# leaches



## mantis (May 16, 2003)

I bought a small container of live leaches, I made sure to checked into there source. A guy raises them in local stream. My solitary P's love them, they make them go crazy, they can't get enough.

Does any body have a experince feeding them to P's?


----------



## 1piranhaman (Apr 21, 2004)

they are a good food for fish. my ps love them too. enjoy the feeding experience.


----------



## Death in #'s (Apr 29, 2003)

i think acestro breeds them but not as feeders but as pets


----------



## mantis (May 16, 2003)

pets?


----------



## Krueger (Dec 18, 2003)

i tried to keep one as a pet before, but it crawled out and dies, i never found it...

but they are awesome food, alot of fish eat them in the wild


----------



## Polypterus (May 4, 2003)

Death in # said:


> i think acestro breeds them but not as feeders but as pets


No thats Me, Polypterus
I keep several species of leeches both as pets and cultured as food
for some of my fish. I think your mistaking me for Acestro.
I've been very open about my enthusisam for leeches a number of times.

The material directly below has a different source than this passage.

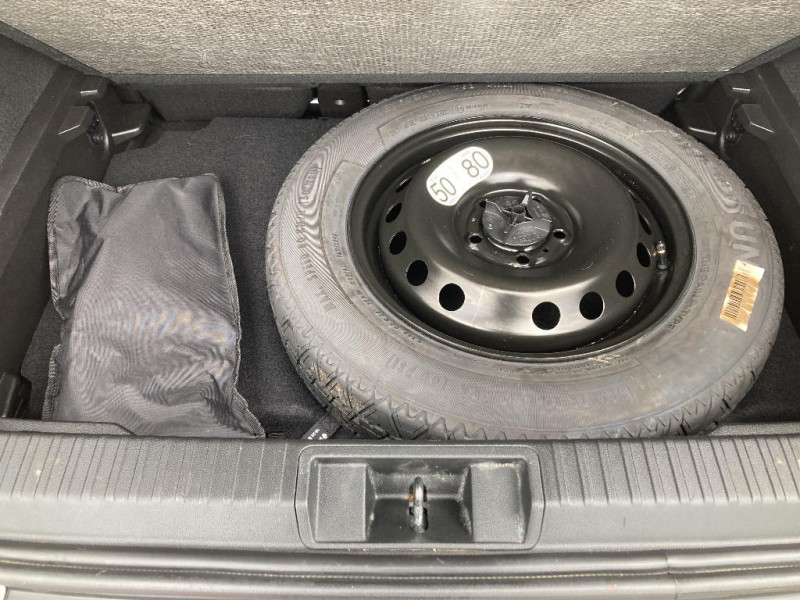 Renault Captur Captur E-Tech full hybrid 145 Techno fast track 2023 - photo n°16 Renault Captur Captur E-Tech full hybrid 145 Techno fast track  occasion à Pont-l'Évêque - photo n°16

Or Ace do you also? Seems if you did we both would Know.
Never heard your interest in them.

They are an excellent food, the Non parasitic ones in perticular are very good for food, These can be bought in most any Bait shop.

Parasitic forms are actually very picky about host depeding on species,
Some are turtle parasites, some mammal, some fish, some snail.
They are really picky creatures.

I love them they are a facinating group of creatures
Then this is also from the person who has an I love Lamprey Avatar :laugh:


----------